▶ _Data section_
------------------------------------------------------------------------
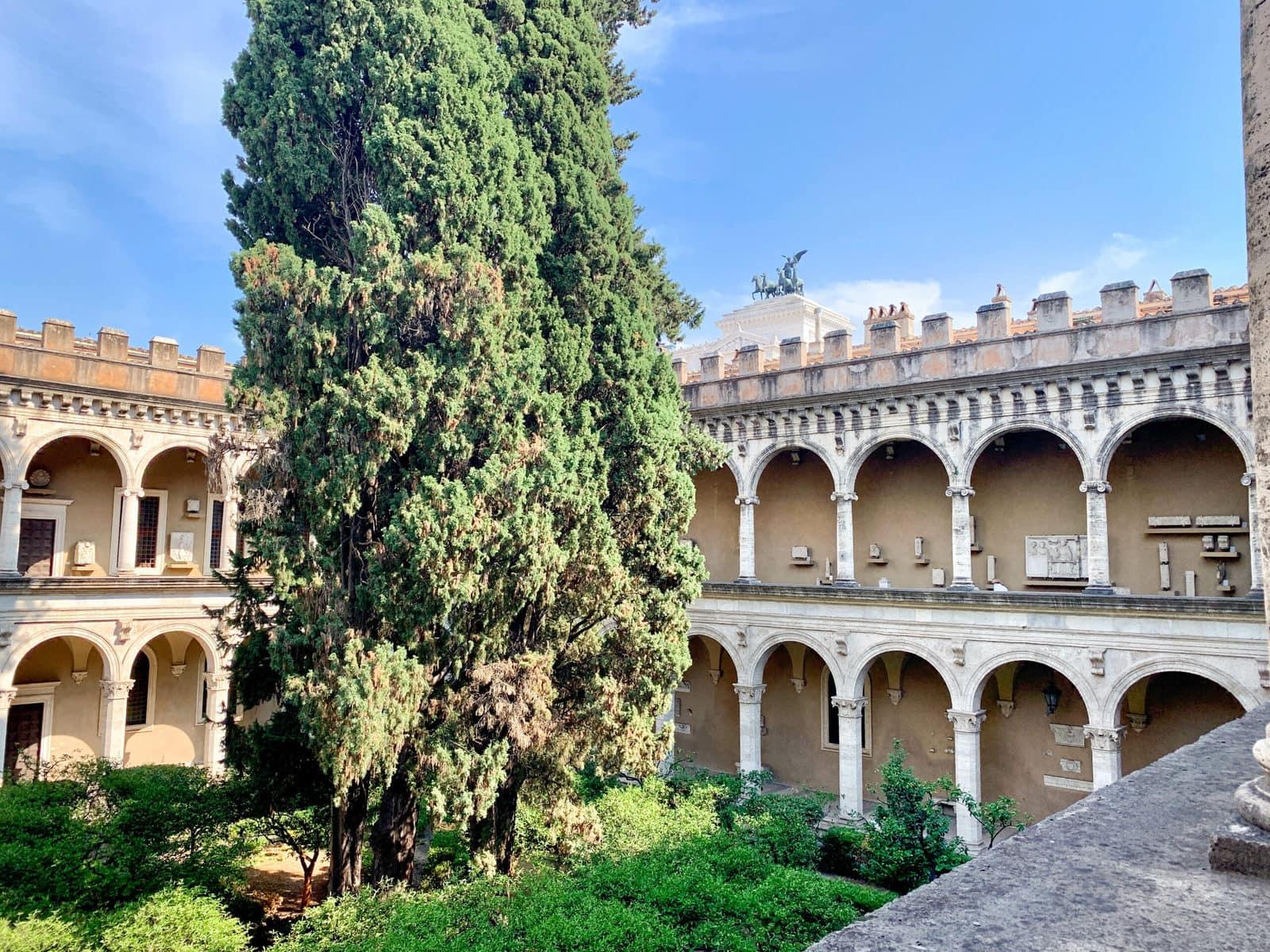 Innenhof des Palazzo Venezia, Rom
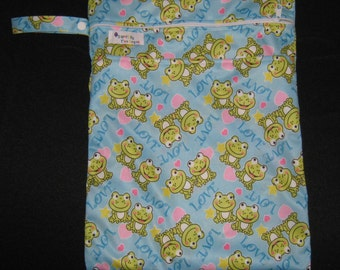 Wet Bag with 2 Zippered Compartments - Love Frogs Print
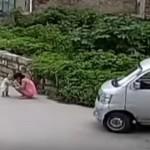 Совместными усилиями китайцы спасли попавшего под автомобиль ребенка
------------------------------------------------------------------------
▶ _Work instruction_
Except for the pictures, the whole listing above should be transcribed exactly.

▶ _Completed task_
 Innenhof des Palazzo Venezia, Rom
 Wet Bag with 2 Zippered Compartments - Love Frogs Print
 Совместными усилиями китайцы спасли попавшего под автомобиль ребенка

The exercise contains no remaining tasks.